*Assigned task 1*: From the text on salicylate testing, extract the passage from "Type of drug" up to and including "of detecting salicylates.", keeping the wording unchanged.
*Assigned task 2*: In the text on salicylate testing, above what bilirubin level can the Trinder reaction give a false positive?

= Salicylate testing =

Type of drug testing

Salicylate testing is a category of drug testing that is focused on detecting salicylates such as acetysalicylic acid for either biochemical or medical purposes.

==Analytical==
Salicylates can be identified by GC/MS, proton NMR, and IR.

==In vitro==
One of the first in vitro tests for aspirin was through the Trinder reaction. Aqueous ferric chloride was added to a urine sample, and the formation of the iron complex turned the solution purple. This test was not specific to acetylsalicylic acid but would occur in the presence of any phenol or enol. The downfall of this test occurs in the presence of hyperbilirubinemia or elevated bilirubin. When the level of bilirubin exceeds 1 mg/dl, a false positive could occur.

==Enzyme Specific Assay==
The current in vitro testing utilizes molecule specific methods of detecting salicylates.

==Immunoassay==
Another identification mechanism is through immunoassay. Abbott Laboratories AxSYM is an immunoassay device utilizing Fluorescence Polarization Immunoassay (FPIA) technology that can determine the presence and quantify salicylates. The introduction of a salicylate specific antigen labeled with fluorescein into the sample will mark the sample. Upon irradiation with 490nm light, some of that light will be reflected back to a detector at 520nm. Polarization allows the machine to detect the difference between antibody bound, and unbound fluorescein. It is therefore possible to quantify the serum salicylate level through the signal strength—the amount of reflected light received.

*Dataset content*:
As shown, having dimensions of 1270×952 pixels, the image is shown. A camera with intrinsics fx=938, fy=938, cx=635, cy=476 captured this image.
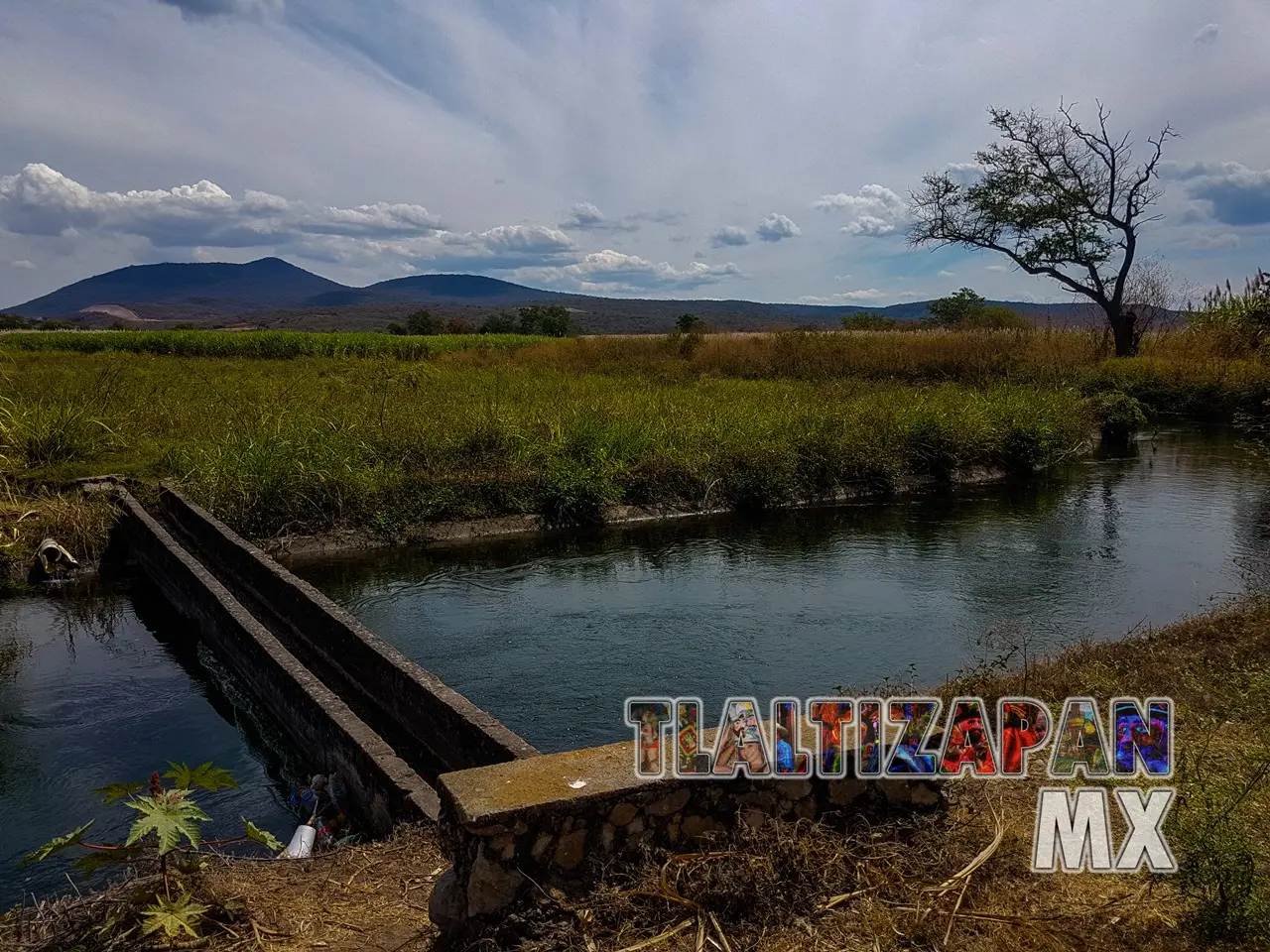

*Solution 1*:
Type of drug testing

Salicylate testing is a category of drug testing that is focused on detecting salicylates such as acetysalicylic acid for either biochemical or medical purposes.

==Analytical==
Salicylates can be identified by GC/MS, proton NMR, and IR.

==In vitro==
One of the first in vitro tests for aspirin was through the Trinder reaction. Aqueous ferric chloride was added to a urine sample, and the formation of the iron complex turned the solution purple. This test was not specific to acetylsalicylic acid but would occur in the presence of any phenol or enol. The downfall of this test occurs in the presence of hyperbilirubinemia or elevated bilirubin. When the level of bilirubin exceeds 1 mg/dl, a false positive could occur.

==Enzyme Specific Assay==
The current in vitro testing utilizes molecule specific methods of detecting salicylates.

*Solution 2*: Above 1 mg/dl.